**Required task**.
Convert all of the rows below into a JSON list of strings, one string per line, leaving out blank lines.

[start of Exercise input]

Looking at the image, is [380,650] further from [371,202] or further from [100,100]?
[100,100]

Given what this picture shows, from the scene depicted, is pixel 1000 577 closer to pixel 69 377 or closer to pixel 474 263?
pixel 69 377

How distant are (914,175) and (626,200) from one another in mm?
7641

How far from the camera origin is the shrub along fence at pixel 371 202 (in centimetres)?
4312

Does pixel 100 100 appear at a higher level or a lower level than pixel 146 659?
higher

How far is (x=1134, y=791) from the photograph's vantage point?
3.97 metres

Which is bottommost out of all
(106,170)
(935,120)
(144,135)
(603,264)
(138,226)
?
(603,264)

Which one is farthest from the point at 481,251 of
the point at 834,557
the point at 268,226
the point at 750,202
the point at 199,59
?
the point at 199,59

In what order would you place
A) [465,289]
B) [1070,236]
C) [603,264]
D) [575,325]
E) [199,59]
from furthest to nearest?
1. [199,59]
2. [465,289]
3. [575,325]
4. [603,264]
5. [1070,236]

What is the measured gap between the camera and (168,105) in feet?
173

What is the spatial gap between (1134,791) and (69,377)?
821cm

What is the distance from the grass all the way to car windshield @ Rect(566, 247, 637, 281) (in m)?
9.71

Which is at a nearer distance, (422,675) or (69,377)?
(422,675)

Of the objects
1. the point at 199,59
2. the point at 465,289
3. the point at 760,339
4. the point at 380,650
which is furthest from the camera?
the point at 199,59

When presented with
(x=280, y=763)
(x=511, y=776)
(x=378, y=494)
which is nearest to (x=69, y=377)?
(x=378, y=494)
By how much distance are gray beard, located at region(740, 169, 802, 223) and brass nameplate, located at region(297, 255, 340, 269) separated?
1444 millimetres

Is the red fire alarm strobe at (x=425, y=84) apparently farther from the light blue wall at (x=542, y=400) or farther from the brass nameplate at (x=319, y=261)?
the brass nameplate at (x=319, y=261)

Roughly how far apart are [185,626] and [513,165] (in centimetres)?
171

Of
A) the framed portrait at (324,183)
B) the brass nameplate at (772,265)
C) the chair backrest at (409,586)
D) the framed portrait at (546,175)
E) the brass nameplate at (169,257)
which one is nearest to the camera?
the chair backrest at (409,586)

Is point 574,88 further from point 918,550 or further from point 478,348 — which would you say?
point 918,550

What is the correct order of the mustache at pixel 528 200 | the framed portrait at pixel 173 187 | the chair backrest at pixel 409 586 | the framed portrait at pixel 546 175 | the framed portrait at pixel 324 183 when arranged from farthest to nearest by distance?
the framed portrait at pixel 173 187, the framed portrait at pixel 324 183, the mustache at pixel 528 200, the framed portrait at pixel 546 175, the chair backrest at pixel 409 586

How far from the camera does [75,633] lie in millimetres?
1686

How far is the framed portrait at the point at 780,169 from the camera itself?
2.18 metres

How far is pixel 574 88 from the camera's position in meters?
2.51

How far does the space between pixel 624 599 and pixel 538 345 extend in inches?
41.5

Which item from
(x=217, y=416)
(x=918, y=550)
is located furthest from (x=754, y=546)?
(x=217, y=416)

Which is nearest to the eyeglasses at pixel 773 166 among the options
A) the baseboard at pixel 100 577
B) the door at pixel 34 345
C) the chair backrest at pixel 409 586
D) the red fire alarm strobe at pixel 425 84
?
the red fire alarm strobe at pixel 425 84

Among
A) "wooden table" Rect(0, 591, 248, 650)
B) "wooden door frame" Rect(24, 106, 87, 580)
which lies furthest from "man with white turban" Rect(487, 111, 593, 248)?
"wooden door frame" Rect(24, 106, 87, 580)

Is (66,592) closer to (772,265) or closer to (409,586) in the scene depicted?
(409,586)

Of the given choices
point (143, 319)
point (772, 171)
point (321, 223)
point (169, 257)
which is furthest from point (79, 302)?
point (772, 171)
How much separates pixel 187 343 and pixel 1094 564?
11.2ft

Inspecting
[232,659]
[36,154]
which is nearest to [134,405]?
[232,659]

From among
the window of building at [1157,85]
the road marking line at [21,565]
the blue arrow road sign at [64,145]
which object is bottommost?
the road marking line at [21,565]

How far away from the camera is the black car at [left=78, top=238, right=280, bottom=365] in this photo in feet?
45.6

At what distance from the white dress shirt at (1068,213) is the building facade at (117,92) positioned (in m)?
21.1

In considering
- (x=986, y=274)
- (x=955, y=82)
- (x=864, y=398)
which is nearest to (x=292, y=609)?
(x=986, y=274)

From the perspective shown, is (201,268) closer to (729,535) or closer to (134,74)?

[end of Exercise input]

**The completed task**.
[
  "Looking at the image, is [380,650] further from [371,202] or further from [100,100]?",
  "[100,100]",
  "Given what this picture shows, from the scene depicted, is pixel 1000 577 closer to pixel 69 377 or closer to pixel 474 263?",
  "pixel 69 377",
  "How distant are (914,175) and (626,200) from one another in mm?",
  "7641",
  "How far from the camera origin is the shrub along fence at pixel 371 202 (in centimetres)?",
  "4312",
  "Does pixel 100 100 appear at a higher level or a lower level than pixel 146 659?",
  "higher",
  "How far is (x=1134, y=791) from the photograph's vantage point?",
  "3.97 metres",
  "Which is bottommost out of all",
  "(106,170)",
  "(935,120)",
  "(144,135)",
  "(603,264)",
  "(138,226)",
  "?",
  "(603,264)",
  "Which one is farthest from the point at 481,251 of",
  "the point at 834,557",
  "the point at 268,226",
  "the point at 750,202",
  "the point at 199,59",
  "?",
  "the point at 199,59",
  "In what order would you place",
  "A) [465,289]",
  "B) [1070,236]",
  "C) [603,264]",
  "D) [575,325]",
  "E) [199,59]",
  "from furthest to nearest?",
  "1. [199,59]",
  "2. [465,289]",
  "3. [575,325]",
  "4. [603,264]",
  "5. [1070,236]",
  "What is the measured gap between the camera and (168,105) in feet?",
  "173",
  "What is the spatial gap between (1134,791) and (69,377)?",
  "821cm",
  "What is the distance from the grass all the way to car windshield @ Rect(566, 247, 637, 281) (in m)?",
  "9.71",
  "Which is at a nearer distance, (422,675) or (69,377)?",
  "(422,675)",
  "Of the objects",
  "1. the point at 199,59",
  "2. the point at 465,289",
  "3. the point at 760,339",
  "4. the point at 380,650",
  "which is furthest from the camera?",
  "the point at 199,59",
  "When presented with",
  "(x=280, y=763)",
  "(x=511, y=776)",
  "(x=378, y=494)",
  "which is nearest to (x=69, y=377)?",
  "(x=378, y=494)",
  "By how much distance are gray beard, located at region(740, 169, 802, 223) and brass nameplate, located at region(297, 255, 340, 269) separated?",
  "1444 millimetres",
  "Is the red fire alarm strobe at (x=425, y=84) apparently farther from the light blue wall at (x=542, y=400) or farther from the brass nameplate at (x=319, y=261)?",
  "the brass nameplate at (x=319, y=261)",
  "Roughly how far apart are [185,626] and [513,165] (in centimetres)?",
  "171",
  "Of",
  "A) the framed portrait at (324,183)",
  "B) the brass nameplate at (772,265)",
  "C) the chair backrest at (409,586)",
  "D) the framed portrait at (546,175)",
  "E) the brass nameplate at (169,257)",
  "which one is nearest to the camera?",
  "the chair backrest at (409,586)",
  "Is point 574,88 further from point 918,550 or further from point 478,348 — which would you say?",
  "point 918,550",
  "What is the correct order of the mustache at pixel 528 200 | the framed portrait at pixel 173 187 | the chair backrest at pixel 409 586 | the framed portrait at pixel 546 175 | the framed portrait at pixel 324 183 when arranged from farthest to nearest by distance?",
  "the framed portrait at pixel 173 187, the framed portrait at pixel 324 183, the mustache at pixel 528 200, the framed portrait at pixel 546 175, the chair backrest at pixel 409 586",
  "How far from the camera does [75,633] lie in millimetres?",
  "1686",
  "How far is the framed portrait at the point at 780,169 from the camera itself?",
  "2.18 metres",
  "How far is pixel 574 88 from the camera's position in meters?",
  "2.51",
  "How far does the space between pixel 624 599 and pixel 538 345 extend in inches?",
  "41.5",
  "Which item from",
  "(x=217, y=416)",
  "(x=918, y=550)",
  "is located furthest from (x=754, y=546)?",
  "(x=217, y=416)",
  "Which is nearest to the eyeglasses at pixel 773 166 among the options",
  "A) the baseboard at pixel 100 577",
  "B) the door at pixel 34 345",
  "C) the chair backrest at pixel 409 586",
  "D) the red fire alarm strobe at pixel 425 84",
  "?",
  "the red fire alarm strobe at pixel 425 84",
  "Among",
  "A) \"wooden table\" Rect(0, 591, 248, 650)",
  "B) \"wooden door frame\" Rect(24, 106, 87, 580)",
  "which lies furthest from \"man with white turban\" Rect(487, 111, 593, 248)?",
  "\"wooden door frame\" Rect(24, 106, 87, 580)",
  "Is (66,592) closer to (772,265) or closer to (409,586) in the scene depicted?",
  "(409,586)",
  "Of the given choices",
  "point (143, 319)",
  "point (772, 171)",
  "point (321, 223)",
  "point (169, 257)",
  "which is furthest from point (79, 302)?",
  "point (772, 171)",
  "How much separates pixel 187 343 and pixel 1094 564?",
  "11.2ft",
  "Inspecting",
  "[232,659]",
  "[36,154]",
  "which is nearest to [134,405]?",
  "[232,659]",
  "From among",
  "the window of building at [1157,85]",
  "the road marking line at [21,565]",
  "the blue arrow road sign at [64,145]",
  "which object is bottommost?",
  "the road marking line at [21,565]",
  "How far away from the camera is the black car at [left=78, top=238, right=280, bottom=365] in this photo in feet?",
  "45.6",
  "At what distance from the white dress shirt at (1068,213) is the building facade at (117,92) positioned (in m)?",
  "21.1",
  "In considering",
  "- (x=986, y=274)",
  "- (x=955, y=82)",
  "- (x=864, y=398)",
  "which is nearest to (x=292, y=609)?",
  "(x=986, y=274)",
  "From the perspective shown, is (201,268) closer to (729,535) or closer to (134,74)?"
]